A Day of Judgement (Severin) A curious 1981 Christian horror film from the Earl Owensby Studios in North Carolina directed by Charles Reynolds, who also plays a preacher in the film. Set in a small town in the 1930s, one night the grim reaper (complete with large scythe) comes to wreak vengeance on those sinners willfully breaking commandments. A vicious old woman who poisons a goat she imagines has disturbed her precious flowerbed; an adulterous couple; a son who tricks his parents into signing over the business to him; a hateful banker attempting to run a farmer off his land; a drunk who imagines his wife is fooling around with his old friend (now turned mortal enemy). They all get their comeuppance in imaginative ways in this oddball film that went straight-to-video. Author Stephen Thrower, whose terrific book Nightmare USA covers rural American horror films, does an enlightening extra about this rare film’s genesis and checkered history.

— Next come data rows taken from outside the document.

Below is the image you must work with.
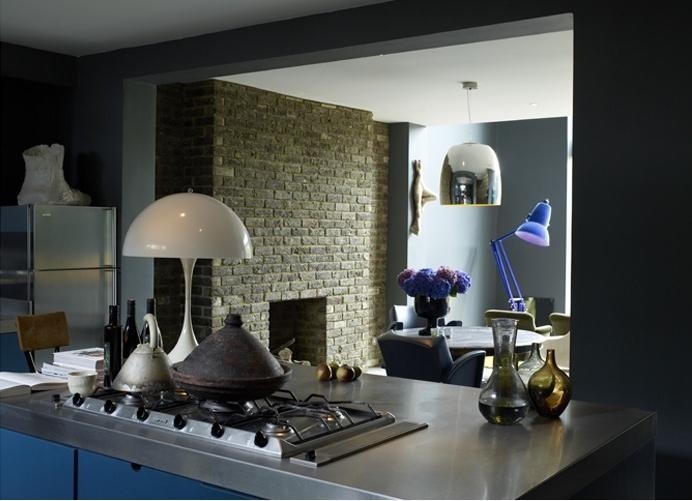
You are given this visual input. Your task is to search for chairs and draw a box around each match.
[485,309,552,340]
[16,311,70,374]
[550,313,571,337]
[378,329,486,387]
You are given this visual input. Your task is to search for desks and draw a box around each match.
[394,325,547,377]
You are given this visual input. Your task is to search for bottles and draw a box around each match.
[517,343,546,390]
[529,350,573,418]
[140,297,163,349]
[123,299,140,364]
[103,304,121,386]
[479,319,531,426]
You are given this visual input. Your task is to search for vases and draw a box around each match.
[414,297,449,336]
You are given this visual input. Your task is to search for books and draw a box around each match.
[40,346,105,383]
[0,370,69,399]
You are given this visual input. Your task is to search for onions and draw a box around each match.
[329,362,340,380]
[315,363,332,382]
[336,364,356,382]
[351,367,362,379]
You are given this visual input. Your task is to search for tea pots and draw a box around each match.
[111,314,176,393]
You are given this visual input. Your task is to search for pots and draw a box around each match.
[172,312,293,402]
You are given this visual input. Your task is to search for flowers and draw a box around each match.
[396,266,471,300]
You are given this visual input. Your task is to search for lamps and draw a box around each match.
[121,188,252,366]
[440,80,502,207]
[489,199,553,312]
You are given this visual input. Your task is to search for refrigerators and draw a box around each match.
[0,204,118,372]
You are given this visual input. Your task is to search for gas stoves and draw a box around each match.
[63,385,429,468]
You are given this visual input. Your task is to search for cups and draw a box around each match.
[68,371,98,396]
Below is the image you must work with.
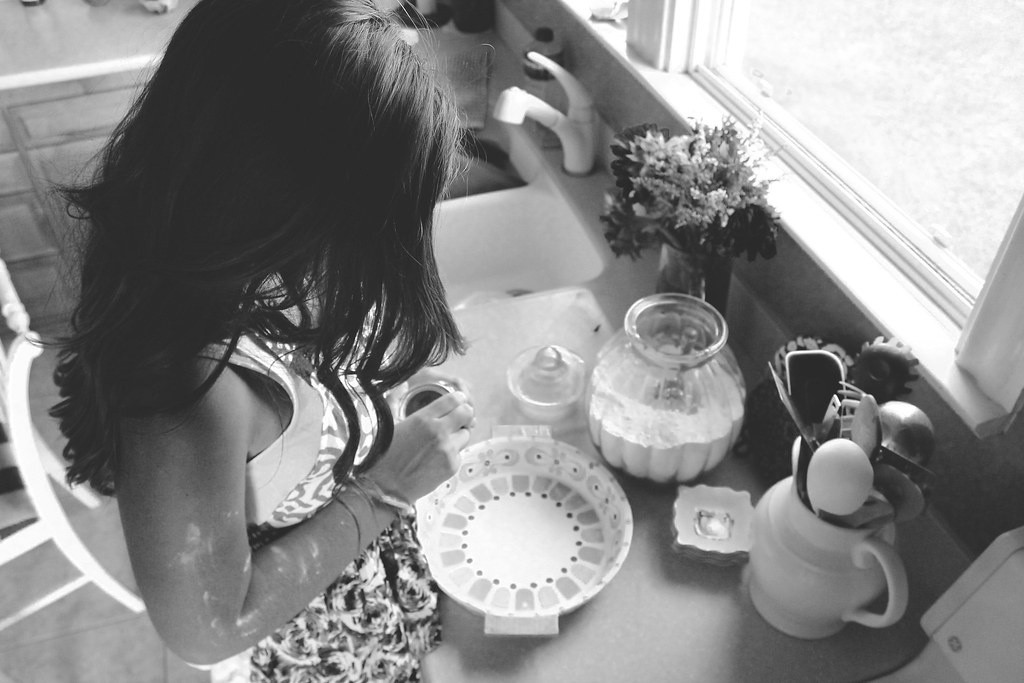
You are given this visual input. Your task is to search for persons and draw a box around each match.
[26,0,479,683]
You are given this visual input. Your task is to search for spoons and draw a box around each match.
[807,393,938,528]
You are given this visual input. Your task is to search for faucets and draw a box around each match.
[491,49,597,176]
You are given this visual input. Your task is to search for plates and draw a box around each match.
[671,484,757,569]
[415,435,634,618]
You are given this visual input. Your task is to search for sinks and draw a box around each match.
[432,86,550,206]
[360,172,608,339]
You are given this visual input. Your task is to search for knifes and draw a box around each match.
[768,361,816,454]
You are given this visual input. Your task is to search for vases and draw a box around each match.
[656,241,731,318]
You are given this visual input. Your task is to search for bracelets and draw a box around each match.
[334,473,412,556]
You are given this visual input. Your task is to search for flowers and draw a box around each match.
[596,112,780,263]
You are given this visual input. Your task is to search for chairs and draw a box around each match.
[0,256,145,633]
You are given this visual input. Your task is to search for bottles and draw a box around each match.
[521,27,565,134]
[584,292,747,484]
[395,381,457,423]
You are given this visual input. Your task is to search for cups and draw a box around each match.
[506,344,584,423]
[748,474,908,641]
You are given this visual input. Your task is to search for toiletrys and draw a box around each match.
[522,27,568,151]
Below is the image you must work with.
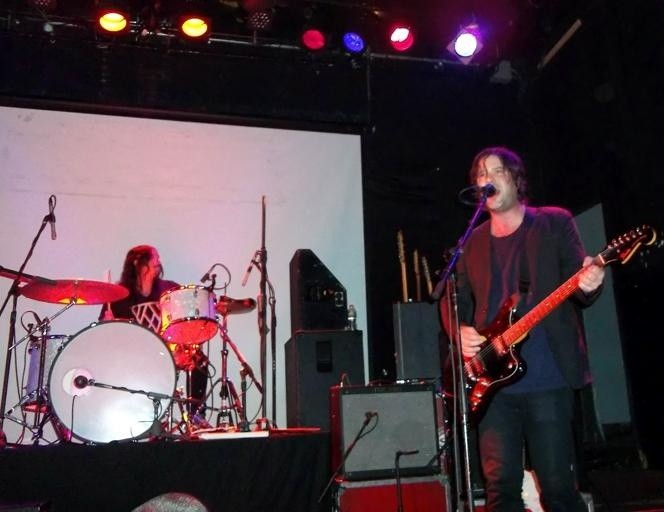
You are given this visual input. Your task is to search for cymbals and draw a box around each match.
[216,299,253,315]
[21,279,130,305]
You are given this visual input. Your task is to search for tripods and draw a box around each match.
[0,314,69,445]
[171,325,308,430]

The Amazing Mr. X (Film Detective) A wonderfully atmospheric 1946 thriller thanks to the great cinematography by John Alton. A wealthy widow- Christine (Lynn Bari) keeps hearing her dead husband’s voice on the beach at night. She contacts a phony spiritualist Alexis (Turhan Bey) for comfort and guidance. Virginia Gregg plays Christine’s maid who Alexis has placed in her home for inside information. But even the spiritualist discovers there is an even deadlier plot going on against Christine. One of those oddball gems you love to show to friends who have never heard of it, unfortunately because it was a “Public Domain” title one had to suffer through abominable blurry videos and DVDs. This is a 4K transfer from original 35mm elements, and comes with an original documentary: Mysteries Exposed: Inside the Cinematic World of Spiritualism.
Frankenstein’s Daughter (Film Detective) Director Richard Cunha’s deliriously deranged 1958 film opens with bad girl and tease Suzie (Sally Todd), being dropped off by her blue balls boyfriend (Harold Lloyd Jr.). As he drives off she suddenly sees a young woman running down the sidewalk in a nightgown with hideous fangs and fuzzy eyebrows. The unfortunate “monster” is actually sweet, wholesome Trudy (Sandra Knight), who nightly is unwittingly slipped a drug concoction created by mad scientist Oliver Frank (Donald Murphy). Oliver works as an apprentice to Trudy’s Grandfather (Felix Locher) but is really Oliver Frankenstein, a relative to the infamous monster-maker and he is secretly using the lab to help cobble together a female creature from stitched-together body parts collected by the gardener- Elsu (Wolfe Barzell). His final creation is this hilarious giant-headed disfigured creature played by Wallace Beery’s understudy- Harry Wilson– who dubbed himself “The Ugliest Man in Pictures.” Late in the film Trudy hosts a rock and roll barbecue with boyfriend Johnny (John Ashley) around her pool and Harold Lloyd Jr. joins the band to croak out two lackluster tunes “Special Date” and “Fly Away Tonight,” music no teenager in their right mind would ever listen to again.